Answer these questions from the account of low-carb eating below.
(a) On what date did the writer cut daily carbohydrate intake from about 330 grams to a tenth of that?
(b) What was the writer's weight at the beginning of November 2017, and how much had been lost three months later?
(c) On what machine has the writer mainly exercised for the last eight years?

[Page text — start]

I never thought what I ate was unhealthy, but then I didn’t really think about it. I have always exercised and over the years my BMI stayed around 25 to 26, slightly overweight. I did not feel well though, especially into my 60s – headaches, fatigue, daily energy slumps, heartburn, skin rash, sore joints, poor memory and brain fog etc.

Tests did not reveal anything untoward, so I researched if what I ate was a factor. After a few years of trying different approaches, I removed most carbs and processed food from my diet, ignoring public health advice. On 1 November 2017 I went from eating about 330 grams of carbs a day to a tenth of that. Today I still eat real food low in carbs, avoiding sugar, grains, processed food and processed seed oils.

What happened was unexpected. I began to feel better than I had done so for decades. Headaches, fatigue and most other problems disappeared – no afternoon naps were needed.  Even my mood was much better. I became calmer, and could concentrate for longer. Winter colds became fewer, shorter, less severe, and summer hay fever never happened again. Now in autumn 2020, approaching my seventieth birthday, my health continues to be good, perhaps still improving. I enjoy this way of eating and see no reason to change back to the old ways that were obviously causing me harm.

Back then at the beginning of November 2017 my weight was 95 kg and 3 months later I had lost 12 kg, and for the next two and half years up to June 2020 my weight remained constant. So what happened after June? Let me explain.

For the last eight years I have exercised mainly on an indoor rowing machine, which is hard work, but rewarding. The rower tells me very precisely how well I am performing. At my age it is hard to slow the inevitable consequences of getting older, not that I am giving up that easily.

[Page text — finish]
[Source information — start]

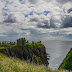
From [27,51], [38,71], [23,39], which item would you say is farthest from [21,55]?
[38,71]

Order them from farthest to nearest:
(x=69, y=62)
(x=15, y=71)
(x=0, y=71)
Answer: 1. (x=69, y=62)
2. (x=15, y=71)
3. (x=0, y=71)

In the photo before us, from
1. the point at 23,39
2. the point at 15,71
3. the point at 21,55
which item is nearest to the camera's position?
the point at 15,71

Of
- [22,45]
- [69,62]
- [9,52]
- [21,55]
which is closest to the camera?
[69,62]

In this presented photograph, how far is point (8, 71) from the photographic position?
350 inches

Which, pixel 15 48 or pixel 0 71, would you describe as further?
pixel 15 48

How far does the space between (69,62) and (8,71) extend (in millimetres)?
18636

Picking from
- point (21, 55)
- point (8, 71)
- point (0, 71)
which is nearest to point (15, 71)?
point (8, 71)

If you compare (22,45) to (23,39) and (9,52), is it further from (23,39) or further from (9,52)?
(9,52)

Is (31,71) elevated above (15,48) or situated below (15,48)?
above

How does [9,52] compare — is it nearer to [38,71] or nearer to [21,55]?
[21,55]

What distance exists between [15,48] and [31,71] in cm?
9205

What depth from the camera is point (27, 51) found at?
99.0 metres

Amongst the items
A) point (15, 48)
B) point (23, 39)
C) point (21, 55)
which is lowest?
point (21, 55)

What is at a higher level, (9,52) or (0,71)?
(0,71)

[Source information — finish]

**Answer box**.
(a) 1 November 2017
(b) 95 kg; 12 kg
(c) An indoor rowing machine